Among the prizes Ayobami took during the 28th convocation and 36th Founders Day of FUT, Minna on Friday, 1st February 2019 were Professor M. A. Akanji’s prize for the best overall graduating student of the university, Mrs. Victoria Nnawo Kolo’s prize for the best graduating female student; Vice Chancellor’s prize for the best graduating student in the School of Engineering & Engineering Technology and Professor K. R. Onifade’s prize for the best graduating student in the School of Engineering& Engineering Technology.
Miss Ayobami has excelled in Computer Science, but she actually set out to study medicine or pharmacy. These she unsuccessfully applied for at the Obafemi Awolowo University Ile Ife, Osun State and University of Ilorin two consecutive years respectively.
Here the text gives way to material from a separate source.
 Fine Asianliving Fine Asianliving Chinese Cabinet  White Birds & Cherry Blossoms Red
She, however, didn’t allow these discouragements to stand in her way.
Esther recounted an experience when a student in a room she was ‘squatting’ packed her things and those of her friend out of the room and dumped them near the dustbin.
“When we came back from church, we met our things outside practically inside a polythene bag.
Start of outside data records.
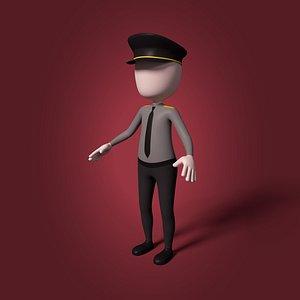 3D cartoon police officer model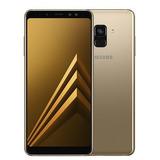 Celular Samsung Galaxy A8 64gb Promovil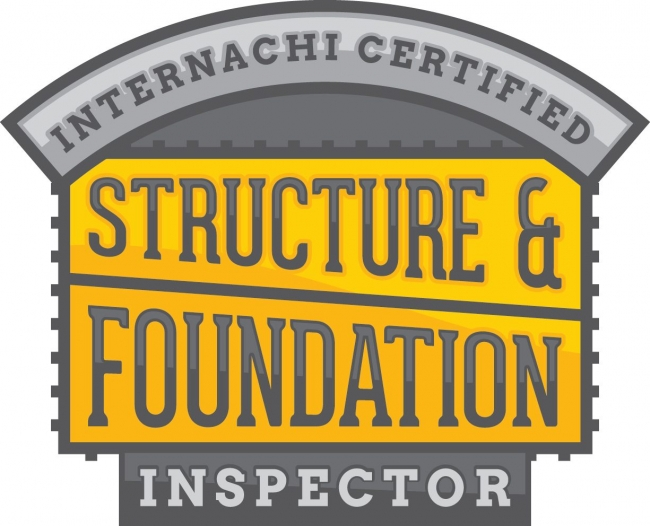 los angeles foundation inspections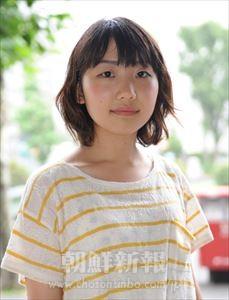 中野友美子さん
“But when we asked the female student why she did that, she said she felt nobody was there. But we said our food which we cooked before we went to church was still warm as at the time she threw our things outside.
“When I got to my 200 level, as if they had marked my student identity card, they still did not give me accommodation. One of my classmates said I should move in with her in her room at the female hostel. She was so nice but her room mate was not nice . The roommate would say keep quiet, you have nothing to say; you’re just a common squatter. She was unnecessarily hostile to me.
“But I was ready to bear the insults because the nearer to class the better for me because sometimes we would go for reading in the class in the night and we would come back sometimes by 3am or sometime by 4 am. And there was this safety of moving within the campus unlike at the off-campus at nights and that was what I was considering, ” she stated.
Esther plans to enrol for professional examinations.
“I want to equip myself with as many possible tools as I need; something I can do with my hands like the practicals that I know that I have omitted. I want to get them back through the professional exams to equip myself.
“I can then apply for a scholarship abroad and for my Master’s, and come back to the country so that I can actually take technology to peoples’ door steps.”